Thus if I see a ghost or appararition, as part of the analysis of the event I have to include initially the possibilities that I am having a brainstorm and the possibility that ghosts do exist.
Since you asked me personally to look at this post, I will.
First, what do you mean by ghost? Then, take that definition and make sure that it is something that means something, i.e., something that you can ascribe and effect or objectively observable definition to. Think of dark matter, we've no idea what it is, but we can certainly at least objectively observe it's effects and tell that something is there. The something you you define as a ghost must at least be objectively observable for anything to help you out.
However, and finally the point of this waffle, what happens when we personally see images in our heads of events which actually occur as per image, at a later time? What kind of critical analysis could we make of that. initially?
Count the hits AND the misses. How many times did you think of something that came true? How many didn't? Was the thing that came true related to something that was easily foreseeable? Did you write it down? Was it exactly right, pretty close or meh, close enough?
What it has done is to make me look at the prophecies spoken about in the original old texts. The one thing I logically conclude from a personal perspective is that the old guys, way back when they were writing their stuff, could, well have been seeing exactly what they said they were.
Not one prophecy every written in the Bible has ever come true. But, looking at any prophecy, was it specific? Did it name names? Dates? Events, specifically that came true exactly? If not, then it's really not a prophecy.
Somehow, it is possible for humans to see what will later happen.

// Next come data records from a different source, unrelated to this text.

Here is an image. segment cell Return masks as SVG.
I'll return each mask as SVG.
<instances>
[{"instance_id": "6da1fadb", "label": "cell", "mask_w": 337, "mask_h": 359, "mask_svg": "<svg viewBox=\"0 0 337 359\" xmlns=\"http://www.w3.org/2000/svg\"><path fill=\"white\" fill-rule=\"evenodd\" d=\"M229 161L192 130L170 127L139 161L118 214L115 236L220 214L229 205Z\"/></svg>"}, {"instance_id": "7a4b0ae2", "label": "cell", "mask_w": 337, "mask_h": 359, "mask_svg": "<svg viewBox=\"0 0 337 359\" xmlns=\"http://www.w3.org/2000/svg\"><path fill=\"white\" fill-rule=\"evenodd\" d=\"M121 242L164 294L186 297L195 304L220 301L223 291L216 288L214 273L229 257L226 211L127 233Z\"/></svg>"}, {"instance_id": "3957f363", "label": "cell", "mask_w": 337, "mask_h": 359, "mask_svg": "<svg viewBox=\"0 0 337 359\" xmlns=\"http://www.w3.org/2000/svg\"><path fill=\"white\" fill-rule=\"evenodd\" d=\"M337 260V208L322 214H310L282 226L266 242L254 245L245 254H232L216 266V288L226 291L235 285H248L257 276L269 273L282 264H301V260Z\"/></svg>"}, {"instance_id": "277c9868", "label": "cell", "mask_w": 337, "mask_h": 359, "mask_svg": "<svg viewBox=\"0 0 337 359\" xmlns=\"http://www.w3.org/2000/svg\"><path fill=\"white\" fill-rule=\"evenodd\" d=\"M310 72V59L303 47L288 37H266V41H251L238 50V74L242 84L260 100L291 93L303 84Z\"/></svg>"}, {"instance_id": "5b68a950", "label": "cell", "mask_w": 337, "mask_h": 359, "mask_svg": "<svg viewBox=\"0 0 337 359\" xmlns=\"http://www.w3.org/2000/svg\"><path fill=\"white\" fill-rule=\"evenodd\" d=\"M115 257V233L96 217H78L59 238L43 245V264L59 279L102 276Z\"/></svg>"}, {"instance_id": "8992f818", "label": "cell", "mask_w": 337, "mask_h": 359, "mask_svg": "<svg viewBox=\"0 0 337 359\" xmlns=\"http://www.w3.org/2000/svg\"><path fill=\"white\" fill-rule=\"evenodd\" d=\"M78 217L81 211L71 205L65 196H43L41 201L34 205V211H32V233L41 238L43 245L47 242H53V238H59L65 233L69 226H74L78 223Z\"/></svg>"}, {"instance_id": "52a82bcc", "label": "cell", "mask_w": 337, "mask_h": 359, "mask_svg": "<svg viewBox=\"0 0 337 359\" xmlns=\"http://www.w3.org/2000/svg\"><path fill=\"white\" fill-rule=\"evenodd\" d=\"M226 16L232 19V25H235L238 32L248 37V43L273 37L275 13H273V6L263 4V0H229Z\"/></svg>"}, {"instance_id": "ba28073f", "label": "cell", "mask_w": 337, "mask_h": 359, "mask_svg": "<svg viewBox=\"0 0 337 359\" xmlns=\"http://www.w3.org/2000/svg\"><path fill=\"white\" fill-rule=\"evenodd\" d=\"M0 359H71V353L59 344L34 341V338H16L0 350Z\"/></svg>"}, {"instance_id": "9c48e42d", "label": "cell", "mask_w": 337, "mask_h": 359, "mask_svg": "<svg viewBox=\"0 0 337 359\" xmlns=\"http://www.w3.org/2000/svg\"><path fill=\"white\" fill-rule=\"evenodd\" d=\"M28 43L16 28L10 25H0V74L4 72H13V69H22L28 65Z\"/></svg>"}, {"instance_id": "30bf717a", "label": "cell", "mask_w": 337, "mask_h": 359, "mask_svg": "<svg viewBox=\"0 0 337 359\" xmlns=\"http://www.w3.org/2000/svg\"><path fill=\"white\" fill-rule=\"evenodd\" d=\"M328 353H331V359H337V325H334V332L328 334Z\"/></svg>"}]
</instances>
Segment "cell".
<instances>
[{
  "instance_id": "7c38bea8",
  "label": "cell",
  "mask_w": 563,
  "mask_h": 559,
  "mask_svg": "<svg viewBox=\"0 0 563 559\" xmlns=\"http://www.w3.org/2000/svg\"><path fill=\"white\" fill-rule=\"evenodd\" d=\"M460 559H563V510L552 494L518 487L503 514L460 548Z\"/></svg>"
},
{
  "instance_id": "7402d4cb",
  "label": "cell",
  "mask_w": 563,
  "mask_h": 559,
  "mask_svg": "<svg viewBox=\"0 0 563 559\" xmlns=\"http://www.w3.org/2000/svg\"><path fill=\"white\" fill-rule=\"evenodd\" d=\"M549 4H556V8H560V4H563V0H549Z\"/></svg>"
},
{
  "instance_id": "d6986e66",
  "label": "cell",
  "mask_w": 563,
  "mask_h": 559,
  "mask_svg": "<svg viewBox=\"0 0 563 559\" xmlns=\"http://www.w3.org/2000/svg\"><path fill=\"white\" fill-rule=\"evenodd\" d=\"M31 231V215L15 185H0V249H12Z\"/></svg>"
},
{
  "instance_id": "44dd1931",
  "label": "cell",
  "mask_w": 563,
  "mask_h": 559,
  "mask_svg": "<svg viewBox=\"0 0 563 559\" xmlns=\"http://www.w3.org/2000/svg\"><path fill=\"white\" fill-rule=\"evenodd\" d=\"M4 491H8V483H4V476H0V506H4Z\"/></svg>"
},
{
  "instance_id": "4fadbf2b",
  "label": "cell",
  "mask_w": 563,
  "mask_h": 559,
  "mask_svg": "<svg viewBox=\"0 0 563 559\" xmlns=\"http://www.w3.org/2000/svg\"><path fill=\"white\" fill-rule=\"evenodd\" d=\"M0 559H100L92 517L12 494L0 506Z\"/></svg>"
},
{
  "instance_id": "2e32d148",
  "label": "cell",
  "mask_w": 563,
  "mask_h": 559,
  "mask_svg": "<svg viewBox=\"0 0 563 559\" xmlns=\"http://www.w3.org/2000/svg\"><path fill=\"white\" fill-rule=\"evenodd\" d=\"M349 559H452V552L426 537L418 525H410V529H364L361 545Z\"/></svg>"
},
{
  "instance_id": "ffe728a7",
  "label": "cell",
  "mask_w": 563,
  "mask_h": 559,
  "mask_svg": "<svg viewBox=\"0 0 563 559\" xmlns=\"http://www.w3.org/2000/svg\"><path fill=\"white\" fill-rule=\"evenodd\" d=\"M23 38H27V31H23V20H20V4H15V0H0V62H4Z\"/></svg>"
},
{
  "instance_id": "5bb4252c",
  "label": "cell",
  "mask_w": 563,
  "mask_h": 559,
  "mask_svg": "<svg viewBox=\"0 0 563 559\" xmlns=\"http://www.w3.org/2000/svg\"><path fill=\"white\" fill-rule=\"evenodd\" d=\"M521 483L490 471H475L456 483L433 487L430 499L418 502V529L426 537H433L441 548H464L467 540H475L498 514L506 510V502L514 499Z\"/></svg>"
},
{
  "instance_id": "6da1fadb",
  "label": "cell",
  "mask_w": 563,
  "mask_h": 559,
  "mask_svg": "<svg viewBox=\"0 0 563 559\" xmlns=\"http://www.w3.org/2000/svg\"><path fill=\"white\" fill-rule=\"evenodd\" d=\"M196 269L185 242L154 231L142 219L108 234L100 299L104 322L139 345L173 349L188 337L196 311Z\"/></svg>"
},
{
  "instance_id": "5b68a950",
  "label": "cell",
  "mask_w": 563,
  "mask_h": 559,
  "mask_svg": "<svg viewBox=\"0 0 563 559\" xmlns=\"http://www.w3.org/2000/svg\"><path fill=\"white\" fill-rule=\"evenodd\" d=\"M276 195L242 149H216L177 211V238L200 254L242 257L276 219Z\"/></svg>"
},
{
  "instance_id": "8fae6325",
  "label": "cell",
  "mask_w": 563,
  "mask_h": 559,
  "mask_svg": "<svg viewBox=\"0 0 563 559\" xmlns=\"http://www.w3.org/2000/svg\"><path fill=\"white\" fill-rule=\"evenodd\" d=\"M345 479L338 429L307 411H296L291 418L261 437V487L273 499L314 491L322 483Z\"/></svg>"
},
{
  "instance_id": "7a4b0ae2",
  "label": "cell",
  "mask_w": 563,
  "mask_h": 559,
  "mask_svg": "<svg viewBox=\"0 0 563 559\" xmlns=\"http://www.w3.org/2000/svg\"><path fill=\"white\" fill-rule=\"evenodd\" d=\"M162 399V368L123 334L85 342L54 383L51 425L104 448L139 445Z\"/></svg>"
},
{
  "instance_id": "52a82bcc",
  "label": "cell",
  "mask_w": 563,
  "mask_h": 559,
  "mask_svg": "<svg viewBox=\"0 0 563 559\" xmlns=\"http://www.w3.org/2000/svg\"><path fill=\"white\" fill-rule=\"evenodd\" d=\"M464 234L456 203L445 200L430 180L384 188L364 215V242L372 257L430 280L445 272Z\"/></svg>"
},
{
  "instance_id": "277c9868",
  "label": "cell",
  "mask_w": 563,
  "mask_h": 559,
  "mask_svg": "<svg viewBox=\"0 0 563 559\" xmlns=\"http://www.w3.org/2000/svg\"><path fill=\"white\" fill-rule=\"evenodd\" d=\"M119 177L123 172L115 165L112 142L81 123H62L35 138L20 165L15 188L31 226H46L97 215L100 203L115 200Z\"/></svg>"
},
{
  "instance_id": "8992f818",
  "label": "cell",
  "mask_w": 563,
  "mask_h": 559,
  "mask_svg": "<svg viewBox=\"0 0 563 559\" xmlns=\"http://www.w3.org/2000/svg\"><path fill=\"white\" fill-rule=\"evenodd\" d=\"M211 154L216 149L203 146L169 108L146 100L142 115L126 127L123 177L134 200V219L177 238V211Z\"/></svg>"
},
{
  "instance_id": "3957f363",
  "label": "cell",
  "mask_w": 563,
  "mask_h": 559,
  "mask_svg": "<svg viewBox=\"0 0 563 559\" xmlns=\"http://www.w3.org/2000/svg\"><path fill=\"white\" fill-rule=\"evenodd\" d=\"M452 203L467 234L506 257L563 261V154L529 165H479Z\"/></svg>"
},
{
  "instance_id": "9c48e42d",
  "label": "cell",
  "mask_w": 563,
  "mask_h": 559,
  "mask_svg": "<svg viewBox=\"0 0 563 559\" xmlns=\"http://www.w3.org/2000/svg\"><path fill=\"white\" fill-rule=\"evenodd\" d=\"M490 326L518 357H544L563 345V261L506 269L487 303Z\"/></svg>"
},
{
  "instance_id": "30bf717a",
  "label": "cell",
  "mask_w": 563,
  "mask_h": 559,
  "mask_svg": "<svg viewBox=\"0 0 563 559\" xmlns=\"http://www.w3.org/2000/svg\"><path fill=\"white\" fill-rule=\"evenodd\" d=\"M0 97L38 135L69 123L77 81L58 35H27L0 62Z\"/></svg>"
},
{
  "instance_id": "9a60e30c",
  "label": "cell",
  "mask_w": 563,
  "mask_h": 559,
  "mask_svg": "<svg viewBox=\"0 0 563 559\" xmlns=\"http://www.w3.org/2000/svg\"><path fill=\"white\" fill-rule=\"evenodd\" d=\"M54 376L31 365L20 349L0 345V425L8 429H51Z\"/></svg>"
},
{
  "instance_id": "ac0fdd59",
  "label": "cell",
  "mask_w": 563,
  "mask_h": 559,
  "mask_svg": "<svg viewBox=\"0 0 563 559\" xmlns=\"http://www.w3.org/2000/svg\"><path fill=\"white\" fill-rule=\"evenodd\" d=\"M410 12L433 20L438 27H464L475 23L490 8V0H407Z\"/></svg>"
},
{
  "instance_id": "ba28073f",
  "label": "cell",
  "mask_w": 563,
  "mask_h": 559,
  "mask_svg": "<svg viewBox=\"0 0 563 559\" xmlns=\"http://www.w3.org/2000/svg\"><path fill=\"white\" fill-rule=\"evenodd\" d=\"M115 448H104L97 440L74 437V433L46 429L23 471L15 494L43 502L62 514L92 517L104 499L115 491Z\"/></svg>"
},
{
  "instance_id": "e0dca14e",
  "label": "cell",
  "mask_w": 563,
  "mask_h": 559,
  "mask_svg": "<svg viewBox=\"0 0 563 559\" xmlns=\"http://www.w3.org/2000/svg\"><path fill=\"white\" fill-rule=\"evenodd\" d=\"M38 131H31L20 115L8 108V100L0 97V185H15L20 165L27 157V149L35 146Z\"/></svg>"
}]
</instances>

I predict events that come true all the time. But that's just experience in a given situation that I am familiar with. If I were to predict who, 10 years from now, who would be the first person on Mars, the exact date and time, the name of the ship, where they would land, names of the crew, the date they left, how many kilograms of fuel they had and the weather on the day they left, yeah, that would be impressive. Predicting my friend will choose fish with white wine for dinner because I've seen her do it 100 times? Not so much.